▶ THE DATA:
================================
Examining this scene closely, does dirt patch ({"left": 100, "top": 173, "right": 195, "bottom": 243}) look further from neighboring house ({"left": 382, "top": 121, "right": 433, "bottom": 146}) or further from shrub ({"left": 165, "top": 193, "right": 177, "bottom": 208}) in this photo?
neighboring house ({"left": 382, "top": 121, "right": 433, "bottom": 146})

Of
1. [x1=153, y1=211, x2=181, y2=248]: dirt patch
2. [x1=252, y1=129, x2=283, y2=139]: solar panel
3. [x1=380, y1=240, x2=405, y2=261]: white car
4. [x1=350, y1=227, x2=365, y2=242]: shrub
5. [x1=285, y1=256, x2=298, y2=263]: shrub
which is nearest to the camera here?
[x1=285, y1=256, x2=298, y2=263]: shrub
================================
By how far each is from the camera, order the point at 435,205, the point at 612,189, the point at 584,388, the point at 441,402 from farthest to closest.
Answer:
================================
Count how many lines of the material above contain the string "house", matching case exactly, and give only that number.

▶ IN RESPONSE:
2